Flatten

The flatten family of functions aim to “reduce one level” of a object: if you have a dictionary where some values are also dictionaries, we “peel” this inner dictionary and spread it among the original dictionary. This is specially useful when parsing the output of a rest API and transforming it into a dataframe.

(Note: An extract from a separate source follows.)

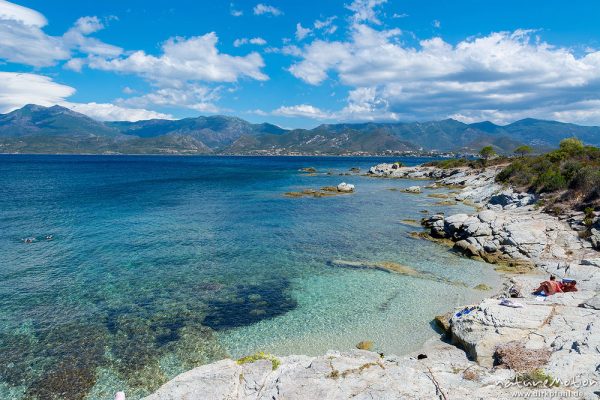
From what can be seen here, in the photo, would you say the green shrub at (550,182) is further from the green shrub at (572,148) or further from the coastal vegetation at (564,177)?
the green shrub at (572,148)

Dictionaries and inner dictionaries

Consider the following nested dictionary describing a vehicle:

using TidierIteration

d1 = Dict(
    "id" => 1
    ,"model" => "Kadettão"
    ,"year" => 1998
    ,"details" => Dict(
        "plate_number" => "XXX1234"
        ,"chassi" => 999
        ,"location" => Dict(
            "country" => "Brasil"
            ,"state" => "São Paulo"
            )
        )
    )
Dict{String, Any} with 4 entries:
  "details" => Dict{String, Any}("plate_number"=>"XXX1234", "location"=>Dict("c…
  "model"   => "Kadettão"
  "year"    => 1998
  "id"      => 1

We can flat the inner dictionaries as follows:

d1
flatten(d1, n = 1)
Dict{String, Any} with 6 entries:
  "model"                => "Kadettão"
  "year"                 => 1998
  "id"                   => 1
  "details_chassi"       => 999
  "details_plate_number" => "XXX1234"
  "details_location"     => Dict("country"=>"Brasil", "state"=>"São Paulo")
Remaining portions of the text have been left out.